Y O U A N D M E I S M O R E T H A N T H E L O N E L Y D A Y SIsolée.
Au milieu de la foule, tu te sens plus à l'écart que jamais - pas un regard vers toi, pas un sourire ni un coup d'épaule ; aucune mirettes qui baladent sur ta silhouette avec curiosité ou admiration mais oh tu serais même prête à accepter le dégoût du moment qu'un seul œil ne se posait sur ton surplus de banalité, cette norme trop collante qui glisse de tes lèvres et ton corps pour mieux se diffuser dans le hall environnant.
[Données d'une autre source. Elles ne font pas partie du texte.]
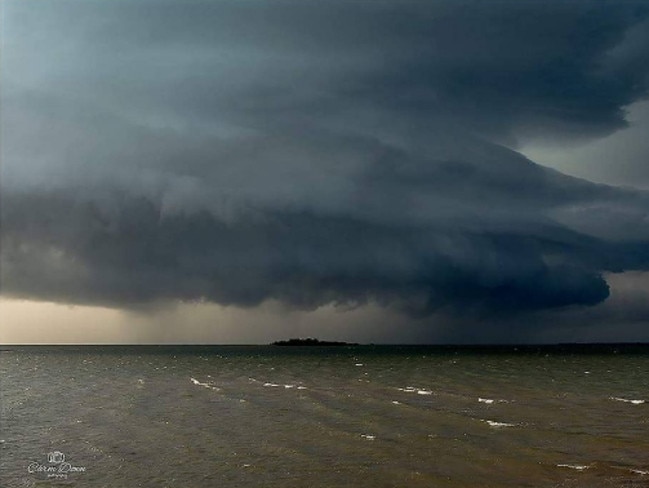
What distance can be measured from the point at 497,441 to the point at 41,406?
44.3m

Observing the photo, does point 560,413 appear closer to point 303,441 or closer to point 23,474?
point 303,441

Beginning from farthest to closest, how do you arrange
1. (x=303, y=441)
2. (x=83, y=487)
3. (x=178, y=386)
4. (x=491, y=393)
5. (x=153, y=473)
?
(x=178, y=386) < (x=491, y=393) < (x=303, y=441) < (x=153, y=473) < (x=83, y=487)

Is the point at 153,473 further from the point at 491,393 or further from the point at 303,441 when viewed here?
the point at 491,393

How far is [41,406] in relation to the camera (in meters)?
62.7

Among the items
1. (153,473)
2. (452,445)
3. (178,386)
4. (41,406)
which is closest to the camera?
(153,473)

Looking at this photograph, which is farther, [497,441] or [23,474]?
[497,441]

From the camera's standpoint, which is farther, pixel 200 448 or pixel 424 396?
pixel 424 396

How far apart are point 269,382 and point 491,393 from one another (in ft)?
107

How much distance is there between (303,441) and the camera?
40.2m

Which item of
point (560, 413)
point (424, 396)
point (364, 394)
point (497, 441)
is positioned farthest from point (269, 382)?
point (497, 441)

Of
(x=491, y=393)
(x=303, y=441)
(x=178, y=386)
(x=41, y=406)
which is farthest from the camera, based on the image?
(x=178, y=386)

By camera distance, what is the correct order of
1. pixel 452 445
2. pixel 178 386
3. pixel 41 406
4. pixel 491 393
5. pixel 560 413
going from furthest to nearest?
pixel 178 386 → pixel 491 393 → pixel 41 406 → pixel 560 413 → pixel 452 445

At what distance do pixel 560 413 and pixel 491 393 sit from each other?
56.2 feet

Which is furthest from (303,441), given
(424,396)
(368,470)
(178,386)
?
(178,386)
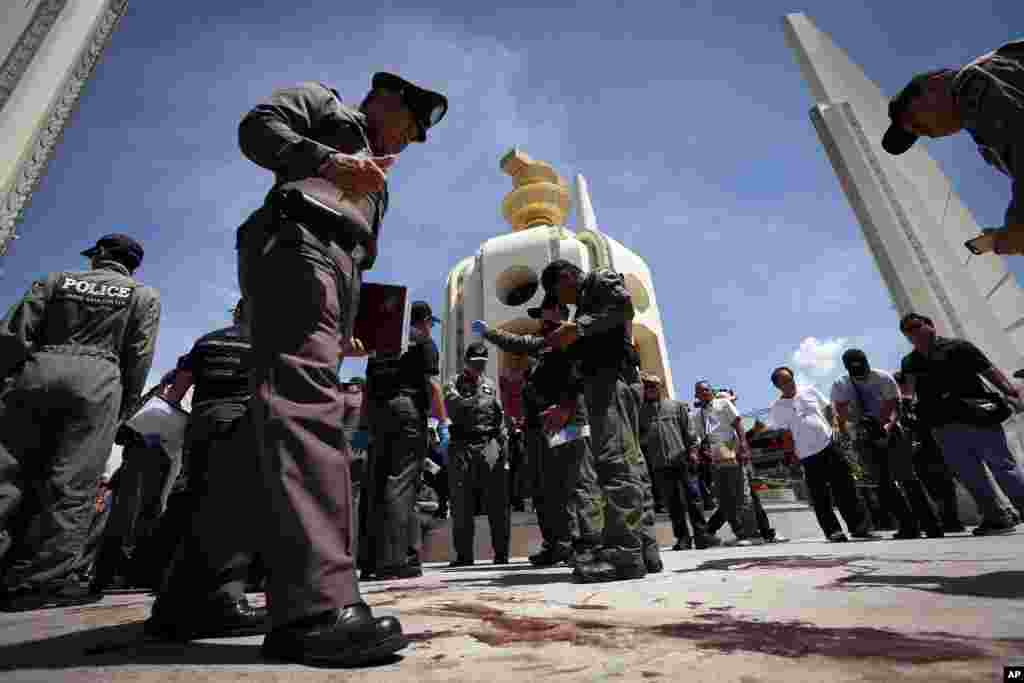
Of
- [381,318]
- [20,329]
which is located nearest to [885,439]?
[381,318]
Tu croises ton regard dans une des vitres du centre commercial - terne, fade, sans saveur ni couleur ; tes cheveux bruns si longs retenus par tes habituelles barrettes, un pull trop ample qui couvre tes plaies, un short et un leggins opaque - rien de bien extravagant, rien de surprenant, rien que l'ordinaire.
Toujours l'ordinaire.
Et rien ne se détache de toi si ce n'est cette banalité - pourtant tu hurles, tu pleures, tu cris, tu meurs ; mais rien ne s'entend, rien ne se voit, pas d'écho, pas de voix, douloureuse agonie muette. Et la foule autour de toi t'oppresse par sa marche, t'étouffe par sa masse et t'écrase sans se soucier de ton existence - oh que tu souffres d'être venue, que tu regrettes.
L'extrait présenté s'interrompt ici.